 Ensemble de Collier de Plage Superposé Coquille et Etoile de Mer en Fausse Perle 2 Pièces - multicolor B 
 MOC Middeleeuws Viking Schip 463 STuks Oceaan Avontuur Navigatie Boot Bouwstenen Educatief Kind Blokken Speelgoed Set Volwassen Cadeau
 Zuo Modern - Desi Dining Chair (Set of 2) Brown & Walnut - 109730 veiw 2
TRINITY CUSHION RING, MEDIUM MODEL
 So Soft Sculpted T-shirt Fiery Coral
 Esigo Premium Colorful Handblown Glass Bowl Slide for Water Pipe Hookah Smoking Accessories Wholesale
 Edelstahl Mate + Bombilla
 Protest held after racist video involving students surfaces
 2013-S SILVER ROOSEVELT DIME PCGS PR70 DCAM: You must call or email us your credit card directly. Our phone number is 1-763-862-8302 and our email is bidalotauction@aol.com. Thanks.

-------------------------

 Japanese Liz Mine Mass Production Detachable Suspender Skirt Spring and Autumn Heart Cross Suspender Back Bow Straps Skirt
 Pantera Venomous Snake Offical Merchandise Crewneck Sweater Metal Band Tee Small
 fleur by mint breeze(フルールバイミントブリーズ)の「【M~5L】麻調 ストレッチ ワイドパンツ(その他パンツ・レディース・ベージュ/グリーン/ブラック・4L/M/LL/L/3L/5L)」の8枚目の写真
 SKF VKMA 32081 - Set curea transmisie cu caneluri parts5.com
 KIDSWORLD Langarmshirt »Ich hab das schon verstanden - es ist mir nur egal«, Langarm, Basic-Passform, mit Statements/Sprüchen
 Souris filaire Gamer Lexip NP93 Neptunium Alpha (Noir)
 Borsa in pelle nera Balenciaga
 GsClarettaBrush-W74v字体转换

-------------------------

Reproduce, word for word and in full, only the lines above that start at the line with "Esigo Premium Colorful" and run through the line with "Protest held after", both ends included.

 Esigo Premium Colorful Handblown Glass Bowl Slide for Water Pipe Hookah Smoking Accessories Wholesale
 Edelstahl Mate + Bombilla
 Protest held after racist video involving students surfaces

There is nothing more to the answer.